ACTIVITY:
Up to and including the line with "details.warning > div::before", repeat every line of the listing exactly, beginning at the first.

EXERCISE DATA:
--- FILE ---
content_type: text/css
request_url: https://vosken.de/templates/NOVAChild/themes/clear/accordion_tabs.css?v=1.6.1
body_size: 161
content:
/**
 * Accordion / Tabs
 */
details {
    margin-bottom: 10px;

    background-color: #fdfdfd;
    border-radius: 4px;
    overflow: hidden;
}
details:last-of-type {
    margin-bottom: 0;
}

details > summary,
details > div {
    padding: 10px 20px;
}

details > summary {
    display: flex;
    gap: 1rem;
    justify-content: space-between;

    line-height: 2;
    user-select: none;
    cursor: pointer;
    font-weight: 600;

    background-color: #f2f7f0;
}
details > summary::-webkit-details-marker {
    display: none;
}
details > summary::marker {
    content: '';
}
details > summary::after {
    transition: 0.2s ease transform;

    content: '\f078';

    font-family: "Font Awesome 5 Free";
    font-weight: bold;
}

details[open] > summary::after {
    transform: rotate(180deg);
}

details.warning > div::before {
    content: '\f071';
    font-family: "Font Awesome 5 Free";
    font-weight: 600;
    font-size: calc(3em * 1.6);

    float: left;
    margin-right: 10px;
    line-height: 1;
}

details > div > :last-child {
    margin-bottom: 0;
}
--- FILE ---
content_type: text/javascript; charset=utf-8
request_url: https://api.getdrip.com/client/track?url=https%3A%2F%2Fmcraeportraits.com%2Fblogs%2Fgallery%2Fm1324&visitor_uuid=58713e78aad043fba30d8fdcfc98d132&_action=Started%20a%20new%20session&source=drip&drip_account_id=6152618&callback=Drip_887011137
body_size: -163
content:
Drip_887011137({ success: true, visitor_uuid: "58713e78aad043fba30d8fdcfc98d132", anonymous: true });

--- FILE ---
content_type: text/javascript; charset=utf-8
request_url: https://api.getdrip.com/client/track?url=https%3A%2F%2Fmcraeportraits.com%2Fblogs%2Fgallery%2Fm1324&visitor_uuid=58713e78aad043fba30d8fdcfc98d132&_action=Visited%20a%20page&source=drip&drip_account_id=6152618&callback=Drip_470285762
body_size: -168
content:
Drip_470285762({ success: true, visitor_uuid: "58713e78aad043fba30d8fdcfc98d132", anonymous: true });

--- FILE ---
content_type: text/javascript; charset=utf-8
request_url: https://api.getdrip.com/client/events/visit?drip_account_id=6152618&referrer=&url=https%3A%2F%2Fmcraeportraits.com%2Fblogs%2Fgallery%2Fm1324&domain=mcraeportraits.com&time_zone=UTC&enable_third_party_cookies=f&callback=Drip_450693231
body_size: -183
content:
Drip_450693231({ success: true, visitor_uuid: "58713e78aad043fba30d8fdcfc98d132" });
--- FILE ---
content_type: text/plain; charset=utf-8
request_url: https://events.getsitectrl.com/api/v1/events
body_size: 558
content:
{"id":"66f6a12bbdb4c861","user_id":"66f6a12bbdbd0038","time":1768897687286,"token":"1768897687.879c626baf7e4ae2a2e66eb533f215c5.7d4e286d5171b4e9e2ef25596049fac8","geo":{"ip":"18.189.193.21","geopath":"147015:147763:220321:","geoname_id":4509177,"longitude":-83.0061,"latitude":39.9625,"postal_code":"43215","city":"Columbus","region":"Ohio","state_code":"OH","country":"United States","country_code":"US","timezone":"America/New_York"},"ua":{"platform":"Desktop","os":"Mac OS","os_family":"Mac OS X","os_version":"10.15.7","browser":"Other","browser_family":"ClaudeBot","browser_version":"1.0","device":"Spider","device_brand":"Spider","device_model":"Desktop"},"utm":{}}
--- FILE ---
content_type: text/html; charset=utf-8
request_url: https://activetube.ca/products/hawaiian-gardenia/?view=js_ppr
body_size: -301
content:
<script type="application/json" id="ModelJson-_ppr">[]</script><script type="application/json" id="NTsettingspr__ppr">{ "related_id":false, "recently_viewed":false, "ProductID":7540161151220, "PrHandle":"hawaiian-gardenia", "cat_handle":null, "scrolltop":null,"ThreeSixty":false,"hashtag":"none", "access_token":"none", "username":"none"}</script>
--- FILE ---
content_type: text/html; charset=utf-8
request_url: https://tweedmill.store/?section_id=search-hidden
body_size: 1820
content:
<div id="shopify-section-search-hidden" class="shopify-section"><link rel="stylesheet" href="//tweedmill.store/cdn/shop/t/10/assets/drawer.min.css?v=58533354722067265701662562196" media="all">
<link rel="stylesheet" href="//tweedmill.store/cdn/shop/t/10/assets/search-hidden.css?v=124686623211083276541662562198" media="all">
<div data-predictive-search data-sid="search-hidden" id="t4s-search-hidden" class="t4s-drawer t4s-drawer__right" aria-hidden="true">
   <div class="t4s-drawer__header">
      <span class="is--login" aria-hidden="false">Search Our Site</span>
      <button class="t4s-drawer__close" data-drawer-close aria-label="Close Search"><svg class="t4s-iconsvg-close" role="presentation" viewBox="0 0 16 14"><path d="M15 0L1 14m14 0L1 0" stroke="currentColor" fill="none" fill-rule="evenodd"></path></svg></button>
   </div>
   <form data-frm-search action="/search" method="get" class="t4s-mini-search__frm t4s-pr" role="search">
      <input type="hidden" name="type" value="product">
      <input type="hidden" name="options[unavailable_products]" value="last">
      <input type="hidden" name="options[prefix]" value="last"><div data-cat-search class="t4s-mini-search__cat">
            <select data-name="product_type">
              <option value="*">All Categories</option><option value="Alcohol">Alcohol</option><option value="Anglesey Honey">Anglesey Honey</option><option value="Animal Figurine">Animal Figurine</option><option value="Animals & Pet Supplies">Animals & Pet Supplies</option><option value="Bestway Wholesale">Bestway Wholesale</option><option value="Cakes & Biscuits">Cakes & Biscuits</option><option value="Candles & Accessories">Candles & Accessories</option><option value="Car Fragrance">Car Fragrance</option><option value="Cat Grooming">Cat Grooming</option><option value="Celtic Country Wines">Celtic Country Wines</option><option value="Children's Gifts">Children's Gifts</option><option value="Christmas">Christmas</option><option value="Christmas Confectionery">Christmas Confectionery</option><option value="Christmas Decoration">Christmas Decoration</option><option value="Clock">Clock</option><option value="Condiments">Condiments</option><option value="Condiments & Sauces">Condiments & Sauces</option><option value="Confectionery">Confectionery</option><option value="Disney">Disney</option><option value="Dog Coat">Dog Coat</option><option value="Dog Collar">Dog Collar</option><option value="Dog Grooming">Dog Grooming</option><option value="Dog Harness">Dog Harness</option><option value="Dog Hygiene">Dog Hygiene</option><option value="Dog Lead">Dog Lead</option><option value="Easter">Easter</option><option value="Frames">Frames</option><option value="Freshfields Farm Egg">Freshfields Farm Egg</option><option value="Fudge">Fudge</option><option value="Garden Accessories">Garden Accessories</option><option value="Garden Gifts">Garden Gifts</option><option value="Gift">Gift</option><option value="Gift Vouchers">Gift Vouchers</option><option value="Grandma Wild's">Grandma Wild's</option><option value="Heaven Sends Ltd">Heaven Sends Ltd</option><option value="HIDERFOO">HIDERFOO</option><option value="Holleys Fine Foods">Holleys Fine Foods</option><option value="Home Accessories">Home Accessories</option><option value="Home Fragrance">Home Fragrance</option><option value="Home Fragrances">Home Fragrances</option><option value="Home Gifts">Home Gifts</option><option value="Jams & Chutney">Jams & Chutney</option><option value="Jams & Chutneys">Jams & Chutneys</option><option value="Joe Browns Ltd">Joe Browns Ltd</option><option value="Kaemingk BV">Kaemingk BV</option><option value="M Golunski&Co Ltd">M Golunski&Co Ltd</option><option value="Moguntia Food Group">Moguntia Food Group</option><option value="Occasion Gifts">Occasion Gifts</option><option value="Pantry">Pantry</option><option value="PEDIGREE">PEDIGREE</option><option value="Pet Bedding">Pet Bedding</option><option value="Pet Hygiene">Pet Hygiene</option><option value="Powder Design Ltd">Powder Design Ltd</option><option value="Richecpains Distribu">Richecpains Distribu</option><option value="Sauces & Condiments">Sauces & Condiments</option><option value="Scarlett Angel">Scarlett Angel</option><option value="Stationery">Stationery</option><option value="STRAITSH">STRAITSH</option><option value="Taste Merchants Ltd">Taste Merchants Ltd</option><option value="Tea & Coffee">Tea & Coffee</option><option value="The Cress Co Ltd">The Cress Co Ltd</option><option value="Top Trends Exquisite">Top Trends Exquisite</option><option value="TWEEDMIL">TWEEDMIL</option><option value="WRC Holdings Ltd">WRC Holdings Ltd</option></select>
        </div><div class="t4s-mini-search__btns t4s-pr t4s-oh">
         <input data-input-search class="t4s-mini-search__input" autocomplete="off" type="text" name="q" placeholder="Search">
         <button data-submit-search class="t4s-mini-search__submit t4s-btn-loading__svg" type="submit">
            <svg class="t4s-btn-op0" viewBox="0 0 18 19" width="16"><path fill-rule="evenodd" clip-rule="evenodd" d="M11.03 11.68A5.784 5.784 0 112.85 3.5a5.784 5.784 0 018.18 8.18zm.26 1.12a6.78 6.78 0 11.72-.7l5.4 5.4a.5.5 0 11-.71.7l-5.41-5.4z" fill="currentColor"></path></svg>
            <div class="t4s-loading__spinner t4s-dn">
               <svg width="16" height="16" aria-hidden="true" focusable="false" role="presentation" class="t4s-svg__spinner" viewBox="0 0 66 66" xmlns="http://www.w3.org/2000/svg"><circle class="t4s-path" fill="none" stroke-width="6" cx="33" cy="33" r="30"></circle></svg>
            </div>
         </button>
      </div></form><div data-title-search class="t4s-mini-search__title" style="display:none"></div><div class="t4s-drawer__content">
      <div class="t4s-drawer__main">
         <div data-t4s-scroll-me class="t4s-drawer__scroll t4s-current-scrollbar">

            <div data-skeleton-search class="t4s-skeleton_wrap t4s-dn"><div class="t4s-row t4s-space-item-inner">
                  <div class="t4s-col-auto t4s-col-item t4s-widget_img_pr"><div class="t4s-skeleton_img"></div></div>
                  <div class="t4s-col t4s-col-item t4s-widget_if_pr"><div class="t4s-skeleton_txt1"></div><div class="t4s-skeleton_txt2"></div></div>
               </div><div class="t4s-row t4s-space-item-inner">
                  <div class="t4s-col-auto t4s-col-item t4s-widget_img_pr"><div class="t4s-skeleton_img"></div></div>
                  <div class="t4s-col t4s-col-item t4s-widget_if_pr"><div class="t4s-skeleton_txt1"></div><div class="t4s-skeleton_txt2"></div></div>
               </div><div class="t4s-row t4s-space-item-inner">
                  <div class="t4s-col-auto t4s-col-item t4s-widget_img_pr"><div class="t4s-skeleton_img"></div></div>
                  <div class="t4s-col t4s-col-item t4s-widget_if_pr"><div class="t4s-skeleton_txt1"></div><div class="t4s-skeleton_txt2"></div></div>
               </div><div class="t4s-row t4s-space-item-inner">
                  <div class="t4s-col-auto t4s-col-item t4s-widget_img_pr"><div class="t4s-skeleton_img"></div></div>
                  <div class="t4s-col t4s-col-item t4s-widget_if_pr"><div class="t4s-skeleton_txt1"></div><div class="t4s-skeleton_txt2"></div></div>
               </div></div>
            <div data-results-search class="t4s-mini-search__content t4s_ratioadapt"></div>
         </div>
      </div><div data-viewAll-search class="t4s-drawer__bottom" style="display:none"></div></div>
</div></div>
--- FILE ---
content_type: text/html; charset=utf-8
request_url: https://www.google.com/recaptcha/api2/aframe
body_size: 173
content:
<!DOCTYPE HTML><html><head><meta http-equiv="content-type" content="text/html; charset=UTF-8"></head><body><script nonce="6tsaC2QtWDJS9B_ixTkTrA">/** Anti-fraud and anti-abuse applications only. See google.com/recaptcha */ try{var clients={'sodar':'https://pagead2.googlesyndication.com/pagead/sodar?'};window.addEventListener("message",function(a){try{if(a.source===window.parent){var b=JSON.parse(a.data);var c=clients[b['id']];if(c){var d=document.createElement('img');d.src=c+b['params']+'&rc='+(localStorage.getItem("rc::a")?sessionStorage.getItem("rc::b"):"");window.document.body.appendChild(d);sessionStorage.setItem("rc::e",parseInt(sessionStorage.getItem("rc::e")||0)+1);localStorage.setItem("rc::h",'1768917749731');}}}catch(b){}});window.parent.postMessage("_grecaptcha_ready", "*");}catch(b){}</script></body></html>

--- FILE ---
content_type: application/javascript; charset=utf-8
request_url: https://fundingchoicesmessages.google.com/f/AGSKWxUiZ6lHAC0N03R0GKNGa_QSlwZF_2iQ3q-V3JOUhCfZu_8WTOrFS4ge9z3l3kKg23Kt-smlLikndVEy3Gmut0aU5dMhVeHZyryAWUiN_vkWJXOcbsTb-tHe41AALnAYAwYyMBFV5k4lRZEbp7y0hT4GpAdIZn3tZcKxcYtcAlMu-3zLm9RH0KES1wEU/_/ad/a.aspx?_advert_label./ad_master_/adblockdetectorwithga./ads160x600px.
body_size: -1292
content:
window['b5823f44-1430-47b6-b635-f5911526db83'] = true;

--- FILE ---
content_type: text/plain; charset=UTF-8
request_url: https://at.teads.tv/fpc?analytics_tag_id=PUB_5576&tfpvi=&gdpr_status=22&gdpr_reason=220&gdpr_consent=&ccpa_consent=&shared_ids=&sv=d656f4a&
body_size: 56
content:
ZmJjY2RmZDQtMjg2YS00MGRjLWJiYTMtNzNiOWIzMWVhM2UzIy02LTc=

TASK OUTPUT:
--- FILE ---
content_type: text/css
request_url: https://vosken.de/templates/NOVAChild/themes/clear/accordion_tabs.css?v=1.6.1
body_size: 161
content:
/**
 * Accordion / Tabs
 */
details {
    margin-bottom: 10px;

    background-color: #fdfdfd;
    border-radius: 4px;
    overflow: hidden;
}
details:last-of-type {
    margin-bottom: 0;
}

details > summary,
details > div {
    padding: 10px 20px;
}

details > summary {
    display: flex;
    gap: 1rem;
    justify-content: space-between;

    line-height: 2;
    user-select: none;
    cursor: pointer;
    font-weight: 600;

    background-color: #f2f7f0;
}
details > summary::-webkit-details-marker {
    display: none;
}
details > summary::marker {
    content: '';
}
details > summary::after {
    transition: 0.2s ease transform;

    content: '\f078';

    font-family: "Font Awesome 5 Free";
    font-weight: bold;
}

details[open] > summary::after {
    transform: rotate(180deg);
}

details.warning > div::before {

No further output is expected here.